For the regular season, Philadelphia went 7-19 in single-digit games, including a 1-4 mark in games decided by three points or fewer. In the first round against Chicago, the Sixers went 3-1 in single-digit games, but by Saturday, they seemed to be back to their old ways.
“We had a great chance to get this game today, and we just had four really bad offensive possessions that really hurt us,” Sixers coach Doug Collins said. “And that’s sort of the sign of a team that’s trying to grow and sort of figure out what it is to play this kind of championship basketball in the NBA playoffs.”
In the late stages of Saturday’s game, Philadelphia struggled to run its offense, often times needing the full 24-second clock to get a decent look, when they got one at all.
“We’ve sort of done it by committee,” Collins said of his team’s strategy in late-game situations, “It’s move the ball, and whoever gets the open shots (takes them). That’s who we are right now as we’re trying to grow.”

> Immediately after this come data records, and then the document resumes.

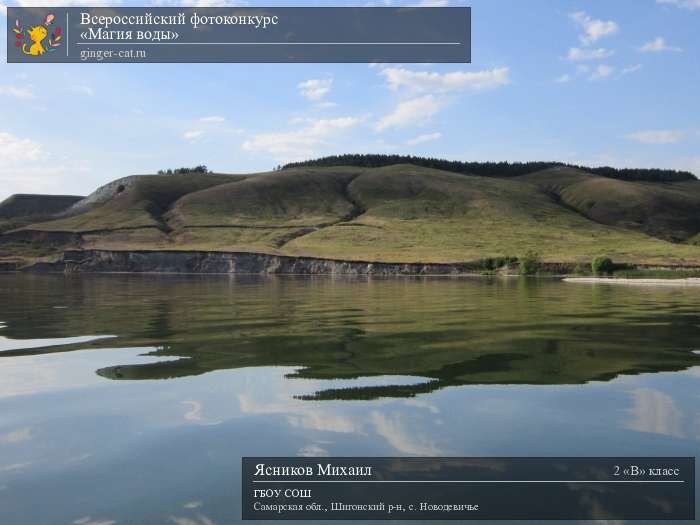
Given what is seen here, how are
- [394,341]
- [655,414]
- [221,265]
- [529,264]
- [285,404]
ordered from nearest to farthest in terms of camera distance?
[655,414]
[285,404]
[394,341]
[529,264]
[221,265]

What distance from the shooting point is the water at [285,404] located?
9469mm

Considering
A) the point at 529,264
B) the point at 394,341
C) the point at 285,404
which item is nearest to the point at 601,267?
the point at 529,264

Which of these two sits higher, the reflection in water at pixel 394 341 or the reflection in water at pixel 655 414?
the reflection in water at pixel 655 414

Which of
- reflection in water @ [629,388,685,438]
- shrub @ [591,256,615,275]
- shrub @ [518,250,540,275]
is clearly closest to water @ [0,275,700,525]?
reflection in water @ [629,388,685,438]

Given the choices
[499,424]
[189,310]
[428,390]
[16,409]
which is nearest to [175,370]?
[16,409]

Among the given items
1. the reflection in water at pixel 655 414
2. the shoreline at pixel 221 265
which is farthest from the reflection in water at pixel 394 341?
the shoreline at pixel 221 265

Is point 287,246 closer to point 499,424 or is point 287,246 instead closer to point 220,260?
point 220,260

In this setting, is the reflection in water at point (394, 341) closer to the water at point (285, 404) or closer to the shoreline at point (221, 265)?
the water at point (285, 404)

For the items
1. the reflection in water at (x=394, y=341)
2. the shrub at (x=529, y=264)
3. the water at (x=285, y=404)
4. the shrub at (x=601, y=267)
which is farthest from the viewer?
the shrub at (x=529, y=264)

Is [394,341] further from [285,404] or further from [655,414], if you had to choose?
[655,414]

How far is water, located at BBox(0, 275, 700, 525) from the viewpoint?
9469 mm

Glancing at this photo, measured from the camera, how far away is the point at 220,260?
180 m

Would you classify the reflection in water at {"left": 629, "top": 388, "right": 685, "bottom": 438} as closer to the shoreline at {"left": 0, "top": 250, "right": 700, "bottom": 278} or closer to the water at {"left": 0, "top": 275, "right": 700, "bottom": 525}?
the water at {"left": 0, "top": 275, "right": 700, "bottom": 525}

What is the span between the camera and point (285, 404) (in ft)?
45.6
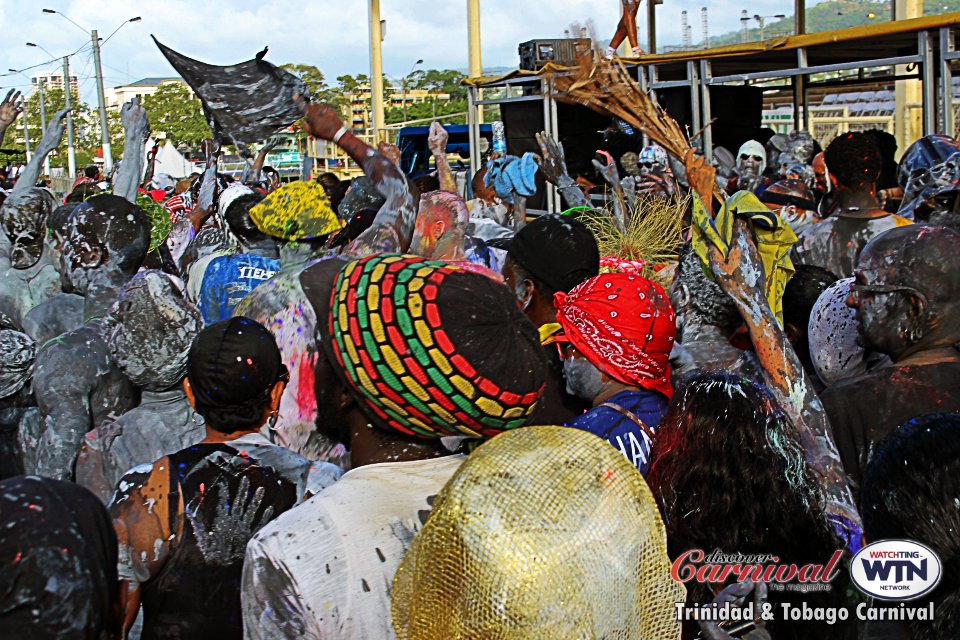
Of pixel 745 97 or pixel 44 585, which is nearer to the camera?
pixel 44 585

Unfortunately for Philadelphia, “who we are” won’t cut it against a seasoned Celtics team led by an overwhelmingly focused veteran who’s out for blood, and this isn’t the time to learn on the fly.
Garnett, these days, is seemingly motivated by everything — from the cries that he’s too old and slow, to the constant chatter that the Celtics are a team in the twilight of their era of success to the accusations of an opposing owner that he’s a “dirty” player — and he’s arguably playing his best basketball in years. As a result, the Celtics are rolling.
“When I win, I’m having a lot of fun,” Garnett said succinctly Saturday, as though he already had Monday’s Game 2 on the brain. “When we lose, it’s a tough day.”
And if he can maintain his focus and keep playing like he has so far this postseason, it’s tough to imagine there will be too many tough days ahead.